Can some one please explain this behaviour?




Posts: 1,697
Kudos: 341
Solutions: 264
Registered: ‎07-31-2013

Re: Flume - How does hdfs sink flush data to disk?

Since your question revolves around attempting to read the files when writing it, the HDFS reading-while-writing (tail) semantics are explained at (section 8.3.1, especially the notes about the hflush operation) and is worth going over.

In Flume's writer model, all events read from the channel are immediately serialized and placed into the configured output writers. When this writer is a HDFS type, this would mean all data goes to the DataNode replica pipeline in chunks of 64k or 128k (io.file.buffer.size config) local buffer flushes. These bytes will be in the HDFS file but they will not be normally visible until the file is closed or the next block is created (at the configured dfs.blocksize boundary).

Occasionally, Flume will also call the HDFS writer's hflush() call, whose function is to update the readable length of the file to whatever is the currently written bytes.

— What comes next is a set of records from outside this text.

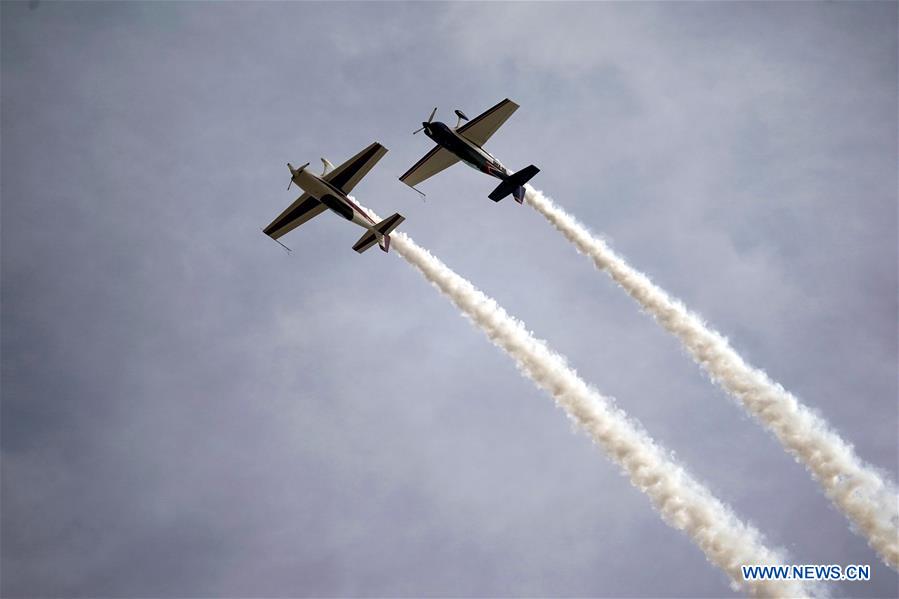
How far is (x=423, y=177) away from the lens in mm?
70938

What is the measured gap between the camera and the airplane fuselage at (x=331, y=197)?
215ft

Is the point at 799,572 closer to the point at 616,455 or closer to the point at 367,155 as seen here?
the point at 616,455

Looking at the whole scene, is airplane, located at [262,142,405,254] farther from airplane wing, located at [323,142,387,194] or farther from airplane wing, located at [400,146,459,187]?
airplane wing, located at [400,146,459,187]

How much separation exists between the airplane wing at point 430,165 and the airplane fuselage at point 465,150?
1792mm

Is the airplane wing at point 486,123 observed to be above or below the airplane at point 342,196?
above

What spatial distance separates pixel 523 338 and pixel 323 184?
17.6 m

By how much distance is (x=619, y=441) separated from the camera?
196ft

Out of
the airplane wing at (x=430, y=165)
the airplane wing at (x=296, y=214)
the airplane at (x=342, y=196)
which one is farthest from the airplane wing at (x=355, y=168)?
the airplane wing at (x=430, y=165)

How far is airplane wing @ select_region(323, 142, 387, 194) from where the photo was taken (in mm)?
65125

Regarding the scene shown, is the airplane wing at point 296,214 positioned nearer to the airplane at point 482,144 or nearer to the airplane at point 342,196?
the airplane at point 342,196

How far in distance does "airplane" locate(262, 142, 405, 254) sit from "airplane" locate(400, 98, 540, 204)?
14.1ft

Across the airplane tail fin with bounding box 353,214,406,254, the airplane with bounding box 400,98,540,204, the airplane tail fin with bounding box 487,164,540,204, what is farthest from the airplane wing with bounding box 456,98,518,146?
the airplane tail fin with bounding box 353,214,406,254

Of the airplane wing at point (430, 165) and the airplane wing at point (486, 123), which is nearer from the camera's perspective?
the airplane wing at point (486, 123)

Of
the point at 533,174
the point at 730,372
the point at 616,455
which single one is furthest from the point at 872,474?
A: the point at 533,174
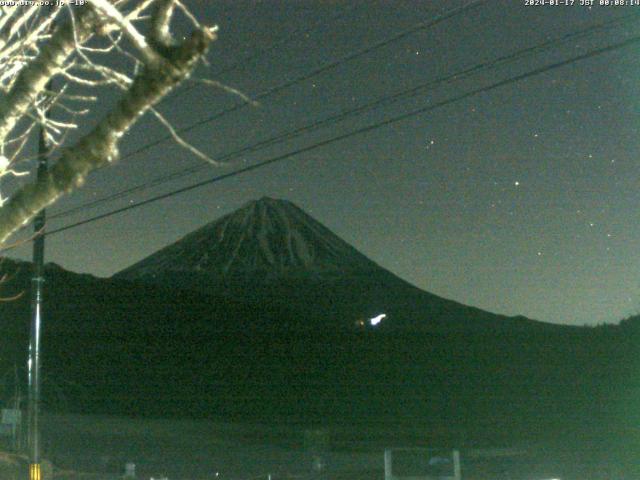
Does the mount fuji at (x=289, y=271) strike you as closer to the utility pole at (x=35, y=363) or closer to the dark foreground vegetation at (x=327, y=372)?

Flume does this when the # of events touch the configured batch size (default: 100 events).

So you could expect that if you run a 'hdfs fs -tail -f' on a Flume-written open file, you will see data come out in broken periods of 100 or so events each, instead of freely flowing like you would expect on a local filesystem with a 4 KiB block/page size. This would also mean that if you just had 99 more entries written to the file at its end, and the rolling interval/size has not yet been reached, then you will only see the last written entries when the roll of file is performed (i.e. its closed and renamed to lose the .tmp).

What's the difference in size between the 100 KiB mark (as you've observed it stop at, per file) and the final size when the file is rolled by Flume? Is it enough to account for just upto 100 more new entries?